* **Passage**
┏━━

Earlier this month, a local judge barred the government from issuing an occupancy permit for the mosque. US District Judge Todd Campbell reversed the decision last week, giving the center a green light for inspections and hopefully, ultimately a certificate for occupancy.

This two year extravaganza has prompted the US Department of Justice to sue Rutherford County for violations of the Religious Land Use and Institutionalized Persons Act of 2000, acts that serve to protect against such religious discrimination. They claim that the local authority has set the mosque to a higher standard than would be used for other such religious institutions or places of worship. Simultaneously, the Islamic Center of Murfreesboro itself has also filed a lawsuit against the county, and is being represented by The Becket Fund for Religious Liberty.

Ramadan started last week, and the congregation of the Islamic Center of Murfreesboro once again finds itself in the position of being without a place to properly commune during the holy month. Despite living in a country founded upon the very principle of religious liberty, these people find themselves subject to arbitrary scrutiny, made to feel other-like and separate, made to defend something that should be inherently protected. They have celebrated the last two Eid-al-Fitrs (the holiday that comes at the end of Ramadan) in the parking lot of their forbidden mosque, unable to convene inside. Will this Eid be any different?

This case is a notable one, not just because of its absurdity, or the blatant example of Islamophobia that it provides, but because it raises the task of defining religion to the level of the state and court. This charge that Islam is not a real religion, while obviously erroneous in and of itself, gives way to an interesting question about the nature of religion in general, namely, what is it? How does one define it, and how does one determine what it is not?

I spend a great deal of time pondering such questions and the place that religion holds in our lives. I am neither Muslim nor particularly religious in general, in the traditional sense. That is to mean that while I do center myself around a relatively strict moral code, I go against my Lutheran upbringing by not associating those ethics with any sort of greater higher power or concept of a heightened afterlife. I can most easily label myself, therefore, as a secular humanist.

┗━━

* **Tasks to complete**
A: Summarize the passage on the Murfreesboro mosque dispute in two sentences.
B: In the passage on the Murfreesboro mosque dispute, translate this sentence into Spanish: "Ramadan started last week, and the congregation of the Islamic Center of Murfreesboro once again finds itself in the position of being without a place to properly commune during the holy month."

(Rows from a dataset)

┏━━

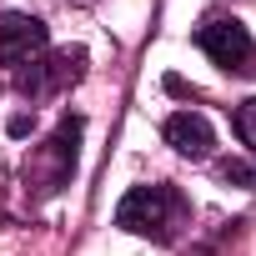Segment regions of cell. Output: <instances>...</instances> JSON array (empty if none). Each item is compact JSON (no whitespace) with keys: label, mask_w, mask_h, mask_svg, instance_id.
Listing matches in <instances>:
<instances>
[{"label":"cell","mask_w":256,"mask_h":256,"mask_svg":"<svg viewBox=\"0 0 256 256\" xmlns=\"http://www.w3.org/2000/svg\"><path fill=\"white\" fill-rule=\"evenodd\" d=\"M216 176H221L226 186H256V166H246V161H236V156L216 161Z\"/></svg>","instance_id":"cell-8"},{"label":"cell","mask_w":256,"mask_h":256,"mask_svg":"<svg viewBox=\"0 0 256 256\" xmlns=\"http://www.w3.org/2000/svg\"><path fill=\"white\" fill-rule=\"evenodd\" d=\"M80 131H86V120L70 110V116H60V126L50 131V141H40V146L26 156L20 181H26V196H30V201H46V196H56V191L70 186L76 156H80Z\"/></svg>","instance_id":"cell-2"},{"label":"cell","mask_w":256,"mask_h":256,"mask_svg":"<svg viewBox=\"0 0 256 256\" xmlns=\"http://www.w3.org/2000/svg\"><path fill=\"white\" fill-rule=\"evenodd\" d=\"M116 226L131 231V236H146L156 246H176L186 231H191V201L181 186L171 181H156V186H131L116 206Z\"/></svg>","instance_id":"cell-1"},{"label":"cell","mask_w":256,"mask_h":256,"mask_svg":"<svg viewBox=\"0 0 256 256\" xmlns=\"http://www.w3.org/2000/svg\"><path fill=\"white\" fill-rule=\"evenodd\" d=\"M161 136H166V146H171L176 156H186V161H211L216 136H211V120H206L201 110H176V116H166Z\"/></svg>","instance_id":"cell-6"},{"label":"cell","mask_w":256,"mask_h":256,"mask_svg":"<svg viewBox=\"0 0 256 256\" xmlns=\"http://www.w3.org/2000/svg\"><path fill=\"white\" fill-rule=\"evenodd\" d=\"M196 46L211 56V66H221L226 76H256V40L236 16H211L196 26Z\"/></svg>","instance_id":"cell-4"},{"label":"cell","mask_w":256,"mask_h":256,"mask_svg":"<svg viewBox=\"0 0 256 256\" xmlns=\"http://www.w3.org/2000/svg\"><path fill=\"white\" fill-rule=\"evenodd\" d=\"M231 126H236V136H241V146L256 156V96L251 100H241L236 110H231Z\"/></svg>","instance_id":"cell-7"},{"label":"cell","mask_w":256,"mask_h":256,"mask_svg":"<svg viewBox=\"0 0 256 256\" xmlns=\"http://www.w3.org/2000/svg\"><path fill=\"white\" fill-rule=\"evenodd\" d=\"M46 56H50V30H46V20L20 16V10H6V16H0V70L10 76L16 90H26V80L40 70Z\"/></svg>","instance_id":"cell-3"},{"label":"cell","mask_w":256,"mask_h":256,"mask_svg":"<svg viewBox=\"0 0 256 256\" xmlns=\"http://www.w3.org/2000/svg\"><path fill=\"white\" fill-rule=\"evenodd\" d=\"M30 126H36V116H26V110H20V116H10L6 131H10V136H30Z\"/></svg>","instance_id":"cell-9"},{"label":"cell","mask_w":256,"mask_h":256,"mask_svg":"<svg viewBox=\"0 0 256 256\" xmlns=\"http://www.w3.org/2000/svg\"><path fill=\"white\" fill-rule=\"evenodd\" d=\"M86 66H90V56L80 50V46H66V50H50L46 60H40V70L26 80V100H46V96H60V90H70L80 76H86Z\"/></svg>","instance_id":"cell-5"}]
</instances>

┗━━

* **Answers given**
A: A federal judge reversed a local ruling that had barred an occupancy permit for the Islamic Center of Murfreesboro, and both the US Department of Justice and the center itself have sued Rutherford County, claiming the mosque was held to a higher standard than other places of worship. With Ramadan underway, the congregation again has no place to properly gather, and the writer argues the case is notable because it raises the task of defining religion to the level of the state and court.

B: El Ramadán comenzó la semana pasada, y la congregación del Centro Islámico de Murfreesboro se encuentra una vez más en la situación de no tener un lugar donde reunirse debidamente durante el mes sagrado.